A crisp, early-morning walk along the fields of a nineteenth century mansion is an excellent way to compose lyrics. During the 2021 Edwards Collective Fall Retreat my biggest concern was a song I was working on for my upcoming musical- it was a big, dramatic number that took place right in the middle of the first act, when the protagonist explains his revenge plot. It had to be witty, and angry, and full of complicated rhythms and rhymes. Hence: the walk. Each step is a beat, and each line is a pause, framed by the beautiful rolling hills of Butternuts, NY on one side and yellow autumn leaves on the other. This song followed me throughout my days at the Fall Retreat, filling the space and down time in between events of friendship and creative camaraderie that I’ve barely ever seen in such a volume at Princeton. A group of us played Dungeons and Dragons and taught each other the optimal way to stack dice towers as our characters killed a plant monster. The 1920’s murder mystery that my boyfriend and I wrote was one evening’s entertainment, including a truly thrilling denouement in which Katie Bushman worked out the case as the night’s reigning Detective. It’s wonderful to watch other people engage with a story you wrote and invent their own parts of it, and the Murder Mystery still sticks in my mind as a high point of the four short days. I also thoroughly enjoyed being able to get out in nature again, both because it made it easier to focus on what I was writing, and because I have rarely gotten to share some of the joys of outdoorsmanship- including foil-wrapped campfire meals and chopping wood- with people at Princeton. Though our campus is beautiful, “wild” is not a word that readily comes to mind when thinking about Princeton, NJ, and the environment around Butternuts was almost as important as the people in creating an atmosphere of comfort and creativity.
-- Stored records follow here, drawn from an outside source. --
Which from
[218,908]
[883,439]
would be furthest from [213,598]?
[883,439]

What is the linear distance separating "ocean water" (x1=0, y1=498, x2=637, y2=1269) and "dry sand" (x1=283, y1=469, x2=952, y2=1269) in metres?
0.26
My only regret about the fall retreat is only that I wish it was longer. I had a wonderful time cooking, performing, and writing with my fellow Lemons and could have spent several more days as a group of slightly lost college students haunting a house that was both too big and too small for all of us. This sentiment was echoed as a group of us sat around the fireplace on the final night, huddled close to try and capture some warmth, and talked about our projects and music tastes. The Retreat managed to capture a welcoming, exciting, creative atmosphere that is so hard to come by in the competitive world of Princeton, and I look forward to coming together as a Collective more over the coming year to continue this environment of friendship and enthusiasm for the arts.